One of the things he learned at the conference was to focus on five things that affect the entire district – and stay focused.
“Pivot (a school consulting firm the district has been using) has helped us stay focused,” he said.
One of Pivot’s recommendations was to have the principals, the leadership team, the board and the cabinet sit down three times a year to get everybody talking.
“We all sit down together, break into smaller groups and talk about what’s bugging us, what’s important and what’s working well,” he said. “We identify what’s going right in the classrooms and then replicate it.”
The district has instituted a number of new policies over the past two years, and while he’s excited about the programs, such as the “A-to-G” high school curriculum, he knows that it’s a marathon, not a sprint. “‘A-to-G’ isn’t a test-score rising program,” he said. “But districts that have instituted ‘A-to-G’ have almost a zero dropout rate. That’s engagement.
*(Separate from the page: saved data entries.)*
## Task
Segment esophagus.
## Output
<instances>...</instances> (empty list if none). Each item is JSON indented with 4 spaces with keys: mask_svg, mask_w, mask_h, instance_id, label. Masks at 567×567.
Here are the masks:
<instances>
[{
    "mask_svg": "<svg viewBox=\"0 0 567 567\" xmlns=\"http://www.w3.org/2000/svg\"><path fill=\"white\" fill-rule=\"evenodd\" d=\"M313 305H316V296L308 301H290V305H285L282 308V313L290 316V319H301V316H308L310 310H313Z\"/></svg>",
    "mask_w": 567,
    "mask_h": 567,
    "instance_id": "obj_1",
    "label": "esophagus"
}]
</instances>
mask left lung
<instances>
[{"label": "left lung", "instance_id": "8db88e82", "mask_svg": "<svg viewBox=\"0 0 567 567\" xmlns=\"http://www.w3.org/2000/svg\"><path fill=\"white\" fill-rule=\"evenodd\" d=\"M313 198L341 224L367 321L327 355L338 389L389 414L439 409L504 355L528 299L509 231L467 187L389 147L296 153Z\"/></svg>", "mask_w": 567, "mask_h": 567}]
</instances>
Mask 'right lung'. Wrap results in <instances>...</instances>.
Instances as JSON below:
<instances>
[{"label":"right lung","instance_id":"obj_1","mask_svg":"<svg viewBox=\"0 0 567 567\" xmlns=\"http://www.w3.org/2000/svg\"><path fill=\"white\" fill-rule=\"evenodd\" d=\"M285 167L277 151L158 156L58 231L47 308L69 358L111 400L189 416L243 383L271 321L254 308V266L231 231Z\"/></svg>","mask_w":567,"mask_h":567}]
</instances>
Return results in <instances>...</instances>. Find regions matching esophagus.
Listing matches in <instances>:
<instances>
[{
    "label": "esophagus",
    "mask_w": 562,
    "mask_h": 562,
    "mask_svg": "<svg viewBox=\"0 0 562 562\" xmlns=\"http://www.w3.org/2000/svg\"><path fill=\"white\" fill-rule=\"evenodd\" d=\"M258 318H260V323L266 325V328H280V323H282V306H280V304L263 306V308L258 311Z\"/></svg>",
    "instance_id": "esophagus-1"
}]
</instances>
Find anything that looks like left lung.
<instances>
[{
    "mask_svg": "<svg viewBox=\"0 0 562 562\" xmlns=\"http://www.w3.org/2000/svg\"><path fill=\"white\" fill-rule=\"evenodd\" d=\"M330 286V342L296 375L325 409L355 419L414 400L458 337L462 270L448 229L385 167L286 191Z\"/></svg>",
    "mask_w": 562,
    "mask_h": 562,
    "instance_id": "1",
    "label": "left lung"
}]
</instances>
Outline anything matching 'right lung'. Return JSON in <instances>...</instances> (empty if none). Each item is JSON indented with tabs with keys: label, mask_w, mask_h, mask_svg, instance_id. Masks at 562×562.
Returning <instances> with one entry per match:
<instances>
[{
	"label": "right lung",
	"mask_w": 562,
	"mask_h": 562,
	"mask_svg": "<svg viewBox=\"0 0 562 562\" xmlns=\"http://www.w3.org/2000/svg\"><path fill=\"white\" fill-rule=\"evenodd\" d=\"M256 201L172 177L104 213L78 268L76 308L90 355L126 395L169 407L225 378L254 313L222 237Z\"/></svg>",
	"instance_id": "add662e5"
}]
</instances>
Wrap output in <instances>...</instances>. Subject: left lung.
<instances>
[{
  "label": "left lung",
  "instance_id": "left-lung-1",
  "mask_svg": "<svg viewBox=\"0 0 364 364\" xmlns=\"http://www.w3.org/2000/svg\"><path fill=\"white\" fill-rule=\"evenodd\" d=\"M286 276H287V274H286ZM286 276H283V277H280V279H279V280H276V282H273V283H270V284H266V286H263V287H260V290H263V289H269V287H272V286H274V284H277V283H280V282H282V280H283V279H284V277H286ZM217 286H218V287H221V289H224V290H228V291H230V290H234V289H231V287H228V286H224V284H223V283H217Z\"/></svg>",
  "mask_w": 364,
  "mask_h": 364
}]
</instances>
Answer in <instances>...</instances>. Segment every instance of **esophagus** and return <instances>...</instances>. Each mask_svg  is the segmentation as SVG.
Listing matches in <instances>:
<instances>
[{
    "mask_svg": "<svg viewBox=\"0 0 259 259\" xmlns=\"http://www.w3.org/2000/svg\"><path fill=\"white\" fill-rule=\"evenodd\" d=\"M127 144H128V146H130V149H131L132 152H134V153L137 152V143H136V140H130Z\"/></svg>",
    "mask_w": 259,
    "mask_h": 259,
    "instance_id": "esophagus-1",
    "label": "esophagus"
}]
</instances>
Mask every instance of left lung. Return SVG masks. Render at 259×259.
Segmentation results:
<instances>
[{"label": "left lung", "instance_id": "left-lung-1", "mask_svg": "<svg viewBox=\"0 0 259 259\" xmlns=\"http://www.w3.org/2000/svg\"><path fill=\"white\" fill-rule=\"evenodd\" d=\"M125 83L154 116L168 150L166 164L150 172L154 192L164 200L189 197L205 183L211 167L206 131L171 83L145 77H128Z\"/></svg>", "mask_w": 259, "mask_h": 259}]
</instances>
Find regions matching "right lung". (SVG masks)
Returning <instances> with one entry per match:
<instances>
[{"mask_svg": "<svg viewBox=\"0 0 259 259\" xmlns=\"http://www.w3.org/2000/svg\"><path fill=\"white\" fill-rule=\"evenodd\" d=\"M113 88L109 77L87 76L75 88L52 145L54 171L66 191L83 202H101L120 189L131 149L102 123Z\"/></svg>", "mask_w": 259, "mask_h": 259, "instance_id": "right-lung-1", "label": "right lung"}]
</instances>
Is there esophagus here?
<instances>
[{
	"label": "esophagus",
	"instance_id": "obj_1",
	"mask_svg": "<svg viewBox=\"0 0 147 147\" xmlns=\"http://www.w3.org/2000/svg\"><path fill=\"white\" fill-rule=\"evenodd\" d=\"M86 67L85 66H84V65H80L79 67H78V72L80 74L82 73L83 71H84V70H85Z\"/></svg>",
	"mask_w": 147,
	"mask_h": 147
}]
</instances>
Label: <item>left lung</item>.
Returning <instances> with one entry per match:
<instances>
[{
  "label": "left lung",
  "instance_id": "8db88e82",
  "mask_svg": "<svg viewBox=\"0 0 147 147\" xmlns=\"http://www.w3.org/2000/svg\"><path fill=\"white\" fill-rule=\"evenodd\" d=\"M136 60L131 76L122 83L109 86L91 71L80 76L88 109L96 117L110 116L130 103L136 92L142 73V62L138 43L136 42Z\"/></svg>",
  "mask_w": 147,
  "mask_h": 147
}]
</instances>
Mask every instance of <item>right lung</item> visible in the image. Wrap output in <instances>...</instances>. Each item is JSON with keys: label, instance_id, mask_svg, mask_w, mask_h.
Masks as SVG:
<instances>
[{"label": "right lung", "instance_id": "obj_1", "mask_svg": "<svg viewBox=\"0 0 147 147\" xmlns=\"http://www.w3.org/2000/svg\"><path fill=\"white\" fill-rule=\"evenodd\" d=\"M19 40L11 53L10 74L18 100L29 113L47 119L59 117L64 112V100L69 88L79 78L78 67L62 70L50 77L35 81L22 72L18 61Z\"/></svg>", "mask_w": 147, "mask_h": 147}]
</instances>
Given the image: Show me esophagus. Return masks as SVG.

That’s a victory.”
One of the things he’d like to see the district move toward is two years of pre-kindergarten for all students.
“Two years of pre-kindergarten erases the achievement gap,” he said. “If every kid gets two years, by the time they enter kindergarten, they’ll know their numbers and letters and they’ll be socially interacting.”
“I think that’s the best investment a community could make,” he continued. “It would only cost $2,500 a kid each year. Five-thousand dollars over two years erases that gap,” he said. “Without it, some kids never make up the ground.”
Despite taking the reins just as the district is going to cut nearly $2.6 million at a special meeting in January, DeSmet is optimistic.
“We can get through this,” he said. We don’t need to panic. This is the most hopeful environment I’ve ever been in.”
He points to programs such as “A-to-G,” the Freshman Teams and the career tech education among others.
“We’re in the midst of change,” he said. “We’re always in the midst of change.” And the school district is no different.
“Change is resisted mightily,” he continued. “But our vision hinges on people growing into change.”
The one vision that is constantly articulated is that students graduating from high school will be college and career ready.
“The first reflex you get from people is that everybody’s going to college,” he said. “What we’re talking about is having the same skill set.”
He points out that whether students go to college or into the workforce, they need certain skills, such as a sense of math, of written expression, science, logic and social studies.
“This isn’t a cookie cutter,” he said. “We have to grow into it. But we have some great resources at the high school.”
While the district has been putting new programs into place, and has more on the drawing board, the biggest challenge facing the district is money.
While the district has shifted into basic aid, meaning it gets almost all if its money from property taxes and is therefore supposedly immune from state budget cuts, it doesn’t quite work that way. The state is demanding money from basic aid districts as part of what it calls a “fair share.”
This coming fiscal year, the district is going to have to send Sacramento a check for more than $2.5 million as its “fair share” kickback.
One thing voters may see on the ballot again is another parcel tax measure. It’s been brought up a couple of times recently by boardmember Helen Marsh, and DeSmet isn’t distancing himself from such talk.
“What are our options,” he said. “Pass the hat during a parade? Have a fundraiser?”
He points out that the district has received a number of grants that have kept the wheels from falling off, but he admits that you can’t budget based on grants.
“We lost school funding in Proposition 13,” he said. “And two-thirds (to pass a parcel tax) is a high bar. But a parcel tax doesn’t have to be that big.”
DeSmet is looking forward to the challenges coming down the pike and is optimistic.
“Nothing stays the same. Nothing stays static,” he said. “We’re growing.”